Records from a spatial question set:
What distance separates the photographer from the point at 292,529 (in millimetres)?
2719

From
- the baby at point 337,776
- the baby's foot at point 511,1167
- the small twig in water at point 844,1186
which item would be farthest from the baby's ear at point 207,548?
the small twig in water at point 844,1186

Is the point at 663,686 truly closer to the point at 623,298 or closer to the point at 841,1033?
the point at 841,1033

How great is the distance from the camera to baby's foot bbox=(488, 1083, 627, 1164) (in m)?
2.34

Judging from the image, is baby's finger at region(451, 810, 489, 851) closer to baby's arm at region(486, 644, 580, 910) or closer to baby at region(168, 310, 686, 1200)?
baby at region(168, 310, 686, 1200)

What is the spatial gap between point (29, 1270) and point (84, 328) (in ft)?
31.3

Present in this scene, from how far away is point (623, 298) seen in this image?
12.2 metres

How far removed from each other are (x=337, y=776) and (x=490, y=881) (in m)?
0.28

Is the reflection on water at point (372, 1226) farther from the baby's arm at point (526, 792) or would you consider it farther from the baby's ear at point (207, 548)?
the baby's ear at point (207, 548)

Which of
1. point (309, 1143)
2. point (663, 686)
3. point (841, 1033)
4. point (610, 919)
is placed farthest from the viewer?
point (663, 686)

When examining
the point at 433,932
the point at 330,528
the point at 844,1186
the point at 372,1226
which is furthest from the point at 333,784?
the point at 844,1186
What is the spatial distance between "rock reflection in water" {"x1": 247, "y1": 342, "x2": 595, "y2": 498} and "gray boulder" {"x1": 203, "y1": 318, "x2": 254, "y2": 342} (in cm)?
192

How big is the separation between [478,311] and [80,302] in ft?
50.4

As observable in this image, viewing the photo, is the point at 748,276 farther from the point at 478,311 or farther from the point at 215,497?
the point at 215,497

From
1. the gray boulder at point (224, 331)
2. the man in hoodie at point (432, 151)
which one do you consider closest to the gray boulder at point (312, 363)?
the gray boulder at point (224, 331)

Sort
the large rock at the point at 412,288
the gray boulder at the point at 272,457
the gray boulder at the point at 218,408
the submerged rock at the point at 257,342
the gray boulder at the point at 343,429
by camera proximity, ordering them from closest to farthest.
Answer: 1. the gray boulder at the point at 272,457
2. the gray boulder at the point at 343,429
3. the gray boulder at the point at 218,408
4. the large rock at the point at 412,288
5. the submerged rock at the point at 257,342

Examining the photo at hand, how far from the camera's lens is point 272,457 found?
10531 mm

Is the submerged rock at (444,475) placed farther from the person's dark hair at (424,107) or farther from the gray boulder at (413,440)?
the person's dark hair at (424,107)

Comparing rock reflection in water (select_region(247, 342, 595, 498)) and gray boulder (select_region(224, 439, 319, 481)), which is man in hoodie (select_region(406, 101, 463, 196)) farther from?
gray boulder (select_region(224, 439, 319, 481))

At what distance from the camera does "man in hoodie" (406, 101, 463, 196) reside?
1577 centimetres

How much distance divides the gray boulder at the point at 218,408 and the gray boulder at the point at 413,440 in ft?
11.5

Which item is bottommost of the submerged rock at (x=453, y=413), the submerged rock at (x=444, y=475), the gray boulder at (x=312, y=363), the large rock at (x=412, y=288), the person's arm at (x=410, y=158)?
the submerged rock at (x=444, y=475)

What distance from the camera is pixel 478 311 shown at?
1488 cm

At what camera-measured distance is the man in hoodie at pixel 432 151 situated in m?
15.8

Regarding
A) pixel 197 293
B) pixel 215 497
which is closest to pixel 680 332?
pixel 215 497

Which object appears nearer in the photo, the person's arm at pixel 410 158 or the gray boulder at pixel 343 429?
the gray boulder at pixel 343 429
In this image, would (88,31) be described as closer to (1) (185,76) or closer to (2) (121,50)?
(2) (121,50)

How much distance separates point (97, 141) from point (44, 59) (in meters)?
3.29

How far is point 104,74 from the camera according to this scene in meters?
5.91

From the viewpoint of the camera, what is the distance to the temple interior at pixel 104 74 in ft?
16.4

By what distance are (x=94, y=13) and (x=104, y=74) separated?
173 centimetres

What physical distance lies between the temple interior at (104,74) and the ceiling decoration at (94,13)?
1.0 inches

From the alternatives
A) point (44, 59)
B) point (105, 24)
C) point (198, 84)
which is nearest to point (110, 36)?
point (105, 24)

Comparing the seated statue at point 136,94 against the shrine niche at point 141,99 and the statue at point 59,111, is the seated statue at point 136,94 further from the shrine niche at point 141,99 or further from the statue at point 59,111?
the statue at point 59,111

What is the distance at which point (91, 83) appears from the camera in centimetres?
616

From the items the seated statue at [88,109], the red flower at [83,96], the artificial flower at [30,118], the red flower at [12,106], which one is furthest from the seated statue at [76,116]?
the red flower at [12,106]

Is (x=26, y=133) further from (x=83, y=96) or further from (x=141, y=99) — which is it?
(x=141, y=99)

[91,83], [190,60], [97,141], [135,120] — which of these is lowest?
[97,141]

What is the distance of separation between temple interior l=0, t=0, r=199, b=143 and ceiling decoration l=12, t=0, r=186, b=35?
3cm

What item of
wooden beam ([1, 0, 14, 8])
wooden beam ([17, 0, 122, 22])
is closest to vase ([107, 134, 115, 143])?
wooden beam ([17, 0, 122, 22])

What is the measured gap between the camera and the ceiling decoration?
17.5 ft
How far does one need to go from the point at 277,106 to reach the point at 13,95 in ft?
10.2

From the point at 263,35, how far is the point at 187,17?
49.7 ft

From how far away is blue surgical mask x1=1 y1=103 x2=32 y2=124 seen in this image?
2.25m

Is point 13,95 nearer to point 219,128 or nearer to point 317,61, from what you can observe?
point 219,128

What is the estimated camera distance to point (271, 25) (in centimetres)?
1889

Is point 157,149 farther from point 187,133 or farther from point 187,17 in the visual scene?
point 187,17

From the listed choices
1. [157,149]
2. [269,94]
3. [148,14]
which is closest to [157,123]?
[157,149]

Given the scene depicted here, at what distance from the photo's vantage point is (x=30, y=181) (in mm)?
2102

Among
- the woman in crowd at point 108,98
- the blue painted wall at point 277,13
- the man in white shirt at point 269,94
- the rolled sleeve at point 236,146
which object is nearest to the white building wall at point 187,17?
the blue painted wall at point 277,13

• **TASK OBJECTIVE**:
Restate every line of the data word for word.

• **RESULT OF THIS EXERCISE**:
What distance separates the photographer from the point at 292,529 (in millimetres)?
2719

From
- the baby at point 337,776
- the baby's foot at point 511,1167
- the small twig in water at point 844,1186
which item would be farthest from the baby's ear at point 207,548?
the small twig in water at point 844,1186

Is the point at 663,686 truly closer to the point at 623,298 or closer to the point at 841,1033?
the point at 841,1033

How great is the distance from the camera to baby's foot bbox=(488, 1083, 627, 1164) (in m)?
2.34

Judging from the image, is baby's finger at region(451, 810, 489, 851) closer to baby's arm at region(486, 644, 580, 910) or closer to baby at region(168, 310, 686, 1200)?
baby at region(168, 310, 686, 1200)

What is the spatial gap between point (29, 1270) and point (84, 328) (in ft)?
31.3

Present in this scene, from how far away is point (623, 298) seen in this image?
12.2 metres

How far removed from each other are (x=337, y=776) and (x=490, y=881) (in m)?
0.28

Is the reflection on water at point (372, 1226) farther from the baby's arm at point (526, 792) or would you consider it farther from the baby's ear at point (207, 548)?
the baby's ear at point (207, 548)

Which of
1. point (309, 1143)
2. point (663, 686)
3. point (841, 1033)
4. point (610, 919)
is placed farthest from the viewer?
point (663, 686)

When examining
the point at 433,932
the point at 330,528
the point at 844,1186
the point at 372,1226
which is furthest from the point at 333,784?
the point at 844,1186
What is the spatial distance between "rock reflection in water" {"x1": 247, "y1": 342, "x2": 595, "y2": 498} and "gray boulder" {"x1": 203, "y1": 318, "x2": 254, "y2": 342} (in cm)?
192

How big is the separation between [478,311] and [80,302] in ft?
50.4

As observable in this image, viewing the photo, is the point at 748,276 farther from the point at 478,311 or farther from the point at 215,497?
the point at 215,497

From
1. the gray boulder at point (224, 331)
2. the man in hoodie at point (432, 151)
which one do you consider closest to the gray boulder at point (312, 363)?
the gray boulder at point (224, 331)

Sort
the large rock at the point at 412,288
the gray boulder at the point at 272,457
the gray boulder at the point at 218,408
the submerged rock at the point at 257,342
the gray boulder at the point at 343,429
by camera proximity, ordering them from closest to farthest.
Answer: 1. the gray boulder at the point at 272,457
2. the gray boulder at the point at 343,429
3. the gray boulder at the point at 218,408
4. the large rock at the point at 412,288
5. the submerged rock at the point at 257,342

Examining the photo at hand, how far from the camera's lens is point 272,457 found?
10531 mm

Is the submerged rock at (444,475) placed farther from the person's dark hair at (424,107) or farther from the gray boulder at (413,440)?
the person's dark hair at (424,107)

Comparing rock reflection in water (select_region(247, 342, 595, 498)) and gray boulder (select_region(224, 439, 319, 481)), which is man in hoodie (select_region(406, 101, 463, 196)) farther from?
gray boulder (select_region(224, 439, 319, 481))

At what distance from the camera does "man in hoodie" (406, 101, 463, 196) reside?
1577 centimetres

How much distance divides the gray boulder at the point at 218,408 and the gray boulder at the point at 413,440 in ft?
11.5

Which item is bottommost of the submerged rock at (x=453, y=413), the submerged rock at (x=444, y=475), the gray boulder at (x=312, y=363), the large rock at (x=412, y=288), the person's arm at (x=410, y=158)?
the submerged rock at (x=444, y=475)

What distance from the camera is pixel 478 311 shown at?
1488 cm

At what camera-measured distance is the man in hoodie at pixel 432 151 situated in m?
15.8

Regarding
A) pixel 197 293
B) pixel 215 497
which is closest to pixel 680 332?
pixel 215 497

Which object appears nearer in the photo, the person's arm at pixel 410 158 or the gray boulder at pixel 343 429?
the gray boulder at pixel 343 429
In this image, would (88,31) be described as closer to (1) (185,76) or closer to (2) (121,50)?
(2) (121,50)

How much distance separates point (97, 141) from point (44, 59) (in meters)?
3.29

How far is point 104,74 from the camera according to this scene in meters?
5.91

From the viewpoint of the camera, what is the distance to the temple interior at pixel 104 74 in ft?
16.4

By what distance are (x=94, y=13) and (x=104, y=74) separated?
173 centimetres

What physical distance lies between the temple interior at (104,74) and the ceiling decoration at (94,13)?
1.0 inches

From the alternatives
A) point (44, 59)
B) point (105, 24)
C) point (198, 84)
which is nearest to point (110, 36)?
point (105, 24)

Comparing the seated statue at point 136,94 against the shrine niche at point 141,99 and the statue at point 59,111, is the seated statue at point 136,94 further from the shrine niche at point 141,99 or further from the statue at point 59,111?
the statue at point 59,111

What is the distance at which point (91, 83) appears from the camera in centimetres?
616

From the items the seated statue at [88,109], the red flower at [83,96], the artificial flower at [30,118], the red flower at [12,106], which one is furthest from the seated statue at [76,116]?
the red flower at [12,106]

Is (x=26, y=133) further from (x=83, y=96) or further from (x=141, y=99) — which is it?
(x=141, y=99)

[91,83], [190,60], [97,141], [135,120] — which of these is lowest?
[97,141]

What is the distance of separation between temple interior l=0, t=0, r=199, b=143 and ceiling decoration l=12, t=0, r=186, b=35?
3cm

What item of
wooden beam ([1, 0, 14, 8])
wooden beam ([17, 0, 122, 22])
is closest to vase ([107, 134, 115, 143])?
wooden beam ([17, 0, 122, 22])

What is the measured gap between the camera and the ceiling decoration?
17.5 ft
How far does one need to go from the point at 277,106 to reach the point at 13,95 in ft?
10.2

From the point at 263,35, how far is the point at 187,17?
49.7 ft

From how far away is blue surgical mask x1=1 y1=103 x2=32 y2=124 seen in this image?
2.25m

Is point 13,95 nearer to point 219,128 or nearer to point 317,61, from what you can observe?
point 219,128

What is the estimated camera distance to point (271, 25) (in centimetres)?
1889

Is point 157,149 farther from point 187,133 or farther from point 187,17 in the visual scene?
point 187,17

From the listed choices
1. [157,149]
2. [269,94]
3. [148,14]
which is closest to [157,123]?
[157,149]

Given the scene depicted here, at what distance from the photo's vantage point is (x=30, y=181) (in mm)?
2102

Among
- the woman in crowd at point 108,98
- the blue painted wall at point 277,13
- the man in white shirt at point 269,94
- the rolled sleeve at point 236,146
which object is nearest to the white building wall at point 187,17?
the blue painted wall at point 277,13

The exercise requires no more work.